Dr. Schipper and his colleagues sought to understand if simply giving more money to schools leads to better student learning, or if incentivizing teachers leads to improved outcomes. They tested the impact each of these variables on student learning, and then they looked at the combined effect of grants and teacher incentives by doing a large-scale randomized experiment across 350 schools in Tanzania.

They found that grants alone do not improve student test scores while teacher incentives help to marginally improve test scores.

However, grants and teacher incentives had a stronger combined positive impact on student scores – much greater than the sum of the separate effects of the two interventions – demonstrating that combining grants to schools and programs that give teachers more incentives may be the way forward.

“The learning effect of providing school grants for typical school inputs such as books, blackboards, and paper is zero. This finding confirms what has been found in many other studies in various settings. We show that such “business as usual” policies will not help students learn more if other constraints are not addressed.”

These results indicate that grants alone are not enough but improved teacher incentives could substantially increase the cost-effectiveness of spending on education. The Tanzanian government is already implementing and trying out new policies, in the light of these research findings.

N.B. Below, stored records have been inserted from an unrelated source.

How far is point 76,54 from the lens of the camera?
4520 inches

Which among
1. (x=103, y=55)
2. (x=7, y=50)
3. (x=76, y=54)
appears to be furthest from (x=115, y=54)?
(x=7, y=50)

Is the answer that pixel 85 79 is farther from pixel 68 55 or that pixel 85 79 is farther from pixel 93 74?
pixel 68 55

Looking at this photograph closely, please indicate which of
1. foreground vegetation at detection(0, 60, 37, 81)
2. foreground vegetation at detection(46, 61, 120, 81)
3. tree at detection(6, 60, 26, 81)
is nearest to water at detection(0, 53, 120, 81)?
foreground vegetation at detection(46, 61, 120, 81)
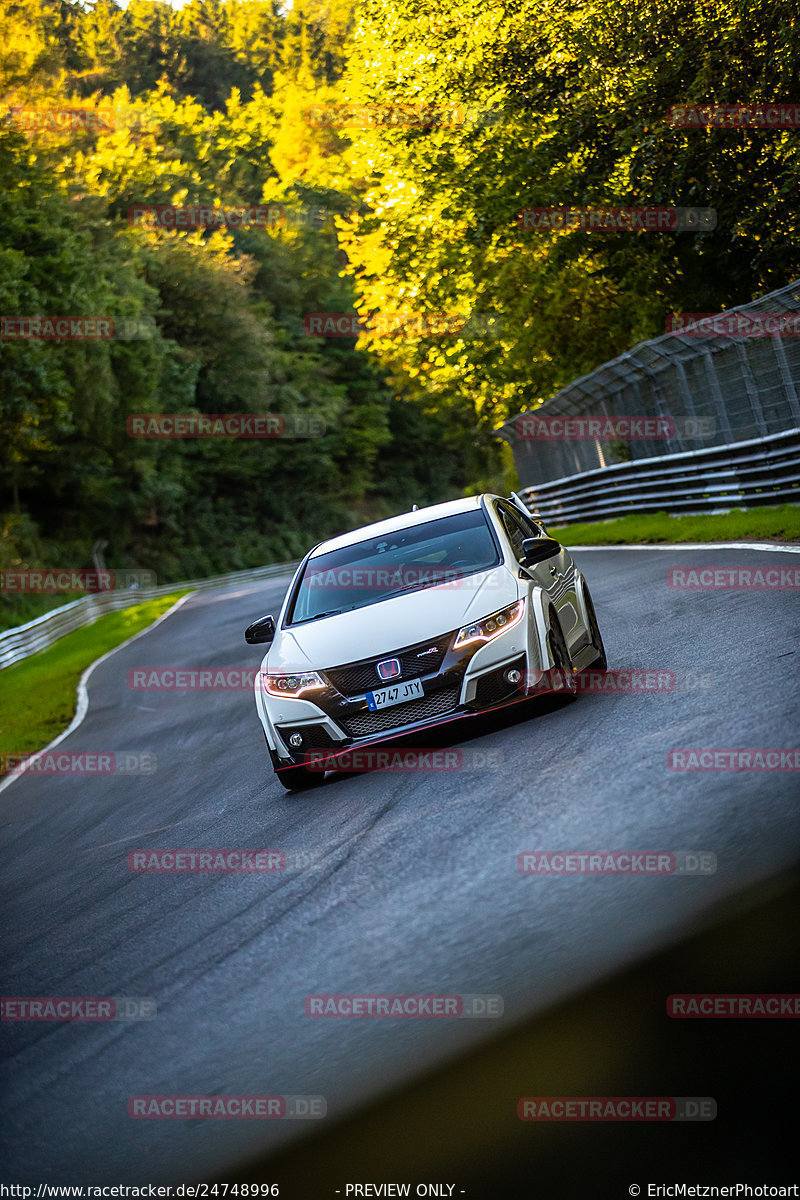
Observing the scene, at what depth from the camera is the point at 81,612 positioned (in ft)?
143

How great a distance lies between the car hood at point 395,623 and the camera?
8.23 meters

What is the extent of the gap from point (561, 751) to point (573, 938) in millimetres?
2789

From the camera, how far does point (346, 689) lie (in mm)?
8281

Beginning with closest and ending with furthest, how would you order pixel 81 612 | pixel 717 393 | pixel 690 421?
pixel 717 393 → pixel 690 421 → pixel 81 612

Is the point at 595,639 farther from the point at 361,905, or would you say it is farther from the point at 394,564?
the point at 361,905

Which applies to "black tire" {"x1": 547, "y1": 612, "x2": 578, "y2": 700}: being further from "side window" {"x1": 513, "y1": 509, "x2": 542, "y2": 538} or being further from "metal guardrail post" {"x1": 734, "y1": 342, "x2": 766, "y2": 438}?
"metal guardrail post" {"x1": 734, "y1": 342, "x2": 766, "y2": 438}

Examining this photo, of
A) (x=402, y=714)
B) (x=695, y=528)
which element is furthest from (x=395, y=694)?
(x=695, y=528)

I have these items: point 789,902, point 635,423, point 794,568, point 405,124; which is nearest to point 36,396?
point 405,124

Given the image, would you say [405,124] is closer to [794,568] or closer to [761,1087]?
[794,568]

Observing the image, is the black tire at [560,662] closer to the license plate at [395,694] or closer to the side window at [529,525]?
the license plate at [395,694]

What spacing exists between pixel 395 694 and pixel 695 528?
12654mm

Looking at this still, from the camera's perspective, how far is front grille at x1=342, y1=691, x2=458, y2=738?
8.10 metres

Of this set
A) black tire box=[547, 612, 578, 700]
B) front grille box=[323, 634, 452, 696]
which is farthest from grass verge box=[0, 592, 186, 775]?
black tire box=[547, 612, 578, 700]

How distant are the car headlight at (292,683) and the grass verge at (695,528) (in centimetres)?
827
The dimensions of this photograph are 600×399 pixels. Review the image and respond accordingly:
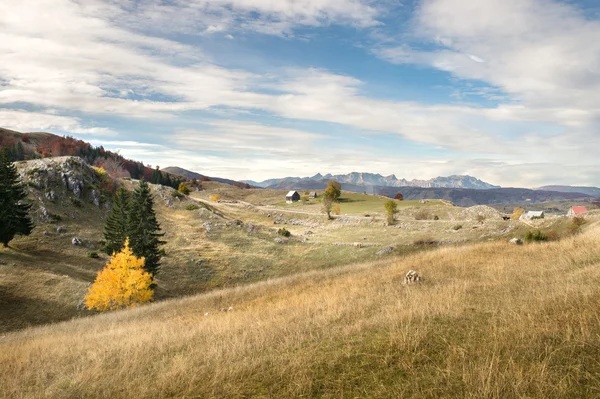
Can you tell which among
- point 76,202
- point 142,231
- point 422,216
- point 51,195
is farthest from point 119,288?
point 422,216

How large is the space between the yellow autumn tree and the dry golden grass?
74.1ft

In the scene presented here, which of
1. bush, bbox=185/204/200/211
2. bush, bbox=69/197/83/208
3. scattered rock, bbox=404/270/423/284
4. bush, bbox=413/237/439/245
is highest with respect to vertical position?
bush, bbox=69/197/83/208

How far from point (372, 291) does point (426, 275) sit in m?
3.62

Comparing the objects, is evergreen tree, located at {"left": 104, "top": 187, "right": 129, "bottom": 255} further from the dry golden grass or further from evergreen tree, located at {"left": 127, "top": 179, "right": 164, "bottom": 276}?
the dry golden grass

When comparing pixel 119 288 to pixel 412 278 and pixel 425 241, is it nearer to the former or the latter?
pixel 412 278

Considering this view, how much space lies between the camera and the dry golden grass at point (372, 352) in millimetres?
5153

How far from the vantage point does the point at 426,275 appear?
48.0 ft

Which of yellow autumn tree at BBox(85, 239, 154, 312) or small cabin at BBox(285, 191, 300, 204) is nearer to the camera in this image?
yellow autumn tree at BBox(85, 239, 154, 312)

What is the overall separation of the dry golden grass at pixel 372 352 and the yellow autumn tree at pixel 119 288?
22600mm

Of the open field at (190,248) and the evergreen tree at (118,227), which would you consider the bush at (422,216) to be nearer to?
the open field at (190,248)

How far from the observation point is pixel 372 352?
638cm

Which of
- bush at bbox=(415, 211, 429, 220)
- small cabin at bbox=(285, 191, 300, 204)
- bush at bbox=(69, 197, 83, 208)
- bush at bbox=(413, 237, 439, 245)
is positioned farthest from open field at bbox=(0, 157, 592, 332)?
small cabin at bbox=(285, 191, 300, 204)

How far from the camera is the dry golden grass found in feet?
16.9

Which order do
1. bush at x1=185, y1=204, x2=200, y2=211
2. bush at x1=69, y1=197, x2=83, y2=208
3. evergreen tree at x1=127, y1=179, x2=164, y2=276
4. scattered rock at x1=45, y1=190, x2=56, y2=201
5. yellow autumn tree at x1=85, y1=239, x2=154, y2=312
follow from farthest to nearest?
1. bush at x1=185, y1=204, x2=200, y2=211
2. bush at x1=69, y1=197, x2=83, y2=208
3. scattered rock at x1=45, y1=190, x2=56, y2=201
4. evergreen tree at x1=127, y1=179, x2=164, y2=276
5. yellow autumn tree at x1=85, y1=239, x2=154, y2=312
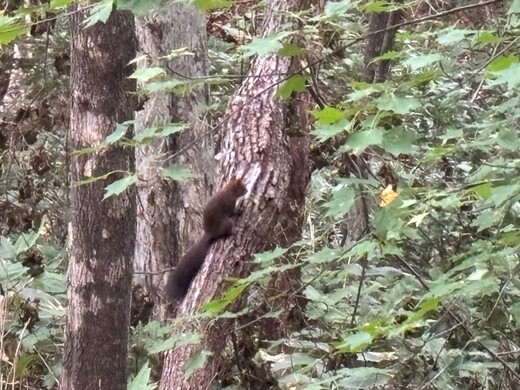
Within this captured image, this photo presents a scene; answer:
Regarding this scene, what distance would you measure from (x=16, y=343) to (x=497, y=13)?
4.66m

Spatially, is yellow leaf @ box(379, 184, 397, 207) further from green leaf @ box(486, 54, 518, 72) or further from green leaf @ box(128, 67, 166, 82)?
green leaf @ box(128, 67, 166, 82)

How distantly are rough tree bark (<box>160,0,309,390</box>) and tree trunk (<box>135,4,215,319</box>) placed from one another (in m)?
1.15

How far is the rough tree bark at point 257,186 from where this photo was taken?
3762mm

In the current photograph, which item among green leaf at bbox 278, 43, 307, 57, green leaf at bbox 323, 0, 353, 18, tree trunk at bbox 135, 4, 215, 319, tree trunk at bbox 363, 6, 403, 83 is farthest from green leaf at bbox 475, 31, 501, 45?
tree trunk at bbox 363, 6, 403, 83

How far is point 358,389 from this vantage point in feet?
8.91

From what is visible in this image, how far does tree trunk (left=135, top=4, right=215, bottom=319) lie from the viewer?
203 inches

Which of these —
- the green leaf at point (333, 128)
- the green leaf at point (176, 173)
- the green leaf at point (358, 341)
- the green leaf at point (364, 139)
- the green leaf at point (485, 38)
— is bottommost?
the green leaf at point (358, 341)

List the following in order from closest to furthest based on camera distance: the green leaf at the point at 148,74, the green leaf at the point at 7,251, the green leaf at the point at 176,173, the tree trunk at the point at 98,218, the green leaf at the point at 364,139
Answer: the green leaf at the point at 364,139
the green leaf at the point at 148,74
the green leaf at the point at 176,173
the tree trunk at the point at 98,218
the green leaf at the point at 7,251

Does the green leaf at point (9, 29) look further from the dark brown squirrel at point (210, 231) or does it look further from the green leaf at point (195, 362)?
the dark brown squirrel at point (210, 231)

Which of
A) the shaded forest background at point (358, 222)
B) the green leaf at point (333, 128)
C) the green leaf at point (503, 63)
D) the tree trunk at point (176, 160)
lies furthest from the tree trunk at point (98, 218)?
the green leaf at point (503, 63)

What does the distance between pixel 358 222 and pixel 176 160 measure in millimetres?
1257

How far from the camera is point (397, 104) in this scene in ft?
6.08

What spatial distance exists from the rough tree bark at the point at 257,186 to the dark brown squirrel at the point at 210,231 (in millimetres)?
45

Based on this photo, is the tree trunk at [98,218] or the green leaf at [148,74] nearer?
the green leaf at [148,74]
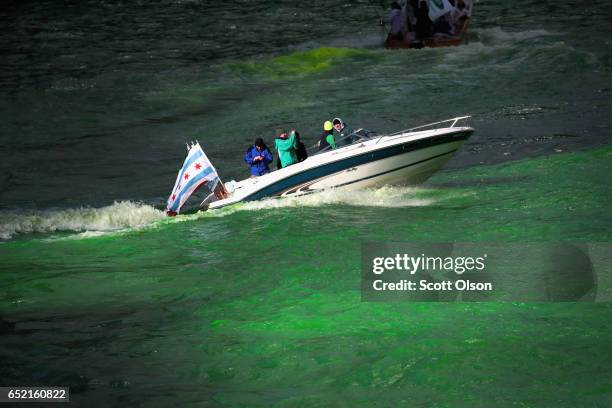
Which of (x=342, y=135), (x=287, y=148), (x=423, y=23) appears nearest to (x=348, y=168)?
(x=342, y=135)

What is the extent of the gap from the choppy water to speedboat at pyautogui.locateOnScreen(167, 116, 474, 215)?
0.31 m

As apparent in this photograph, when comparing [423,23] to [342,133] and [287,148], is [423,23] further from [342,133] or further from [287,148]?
[287,148]

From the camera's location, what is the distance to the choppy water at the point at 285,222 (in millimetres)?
12523

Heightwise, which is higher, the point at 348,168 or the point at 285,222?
the point at 348,168

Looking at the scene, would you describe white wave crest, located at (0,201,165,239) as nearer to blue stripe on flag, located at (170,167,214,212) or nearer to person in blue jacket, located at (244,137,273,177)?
blue stripe on flag, located at (170,167,214,212)

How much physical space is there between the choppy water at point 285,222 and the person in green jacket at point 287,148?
0.87 metres

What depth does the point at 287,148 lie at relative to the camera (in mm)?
20688

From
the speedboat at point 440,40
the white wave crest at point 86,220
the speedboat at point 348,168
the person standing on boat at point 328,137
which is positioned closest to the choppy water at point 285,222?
the white wave crest at point 86,220

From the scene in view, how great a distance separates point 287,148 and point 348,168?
1.36 metres

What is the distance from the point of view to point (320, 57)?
3859 centimetres

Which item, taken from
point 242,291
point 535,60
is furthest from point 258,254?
point 535,60

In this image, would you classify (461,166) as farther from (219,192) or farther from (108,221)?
(108,221)

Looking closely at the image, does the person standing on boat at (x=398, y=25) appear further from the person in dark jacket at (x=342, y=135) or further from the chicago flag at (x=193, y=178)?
the chicago flag at (x=193, y=178)

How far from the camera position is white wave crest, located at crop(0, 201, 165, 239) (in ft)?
68.5
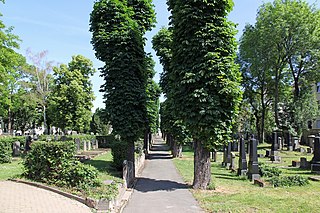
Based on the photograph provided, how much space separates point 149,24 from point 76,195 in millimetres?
11402

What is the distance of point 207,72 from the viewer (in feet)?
40.4

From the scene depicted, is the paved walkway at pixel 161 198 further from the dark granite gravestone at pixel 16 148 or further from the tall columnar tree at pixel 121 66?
the dark granite gravestone at pixel 16 148

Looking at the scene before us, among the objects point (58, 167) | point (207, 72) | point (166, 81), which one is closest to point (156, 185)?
point (58, 167)

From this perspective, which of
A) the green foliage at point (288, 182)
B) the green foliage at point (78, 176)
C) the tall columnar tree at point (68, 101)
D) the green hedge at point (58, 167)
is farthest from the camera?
the tall columnar tree at point (68, 101)

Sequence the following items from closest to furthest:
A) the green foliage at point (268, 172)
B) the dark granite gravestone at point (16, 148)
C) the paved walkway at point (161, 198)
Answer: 1. the paved walkway at point (161, 198)
2. the green foliage at point (268, 172)
3. the dark granite gravestone at point (16, 148)

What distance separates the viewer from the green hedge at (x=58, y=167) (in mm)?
10047

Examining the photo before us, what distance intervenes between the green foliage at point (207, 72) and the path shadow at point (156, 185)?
227 centimetres

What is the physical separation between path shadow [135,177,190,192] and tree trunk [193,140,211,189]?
25.9 inches

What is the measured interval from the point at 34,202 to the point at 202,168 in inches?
260

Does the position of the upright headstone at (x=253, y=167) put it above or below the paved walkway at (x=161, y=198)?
above

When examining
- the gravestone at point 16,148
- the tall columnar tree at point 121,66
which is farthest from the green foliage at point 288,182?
the gravestone at point 16,148

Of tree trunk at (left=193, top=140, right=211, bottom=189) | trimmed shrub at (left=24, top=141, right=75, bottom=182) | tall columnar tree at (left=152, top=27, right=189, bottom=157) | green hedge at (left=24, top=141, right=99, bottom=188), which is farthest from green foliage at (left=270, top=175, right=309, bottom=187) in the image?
tall columnar tree at (left=152, top=27, right=189, bottom=157)

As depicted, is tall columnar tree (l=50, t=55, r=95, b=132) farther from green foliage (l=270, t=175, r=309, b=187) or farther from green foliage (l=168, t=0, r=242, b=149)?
green foliage (l=270, t=175, r=309, b=187)

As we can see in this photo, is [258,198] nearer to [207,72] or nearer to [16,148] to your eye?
[207,72]
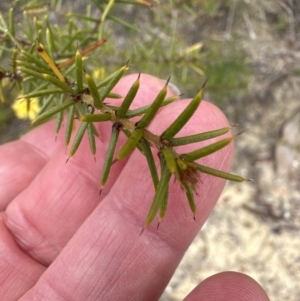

“The Twaweza school grants program innovated by sending money directly to school accounts, rather than via district offices as was the normal practice. Even though we show that the grants by themselves will not lead to better learning outcomes, it is a significant improvement in terms of transparency and equity. In 2016, the Government of Tanzania started sending school grants directly to school bank accounts in the whole country. This is one of the interventions we studied experimentally and our work helped inspire the policy change. Now every school gets the same amount per pupil and head teachers know when they can expect the grant.”

A new program with teacher incentives has also been launched.

“The incentives idea and research findings have recently resulted in a collaboration between the Tanzanian Education Ministries and Twaweza East-Africa, the civil society organisation that I work with. Since the start of 2019, we have been jointly implementing a teacher performance pay experiment in early primary grades. With the fast expanding school population in Tanzania there is a growing need to improve value for money in education and this approach can hopefully help.”

Potentially, this research will pave the way for reformed education policies on a bigger scale in the future.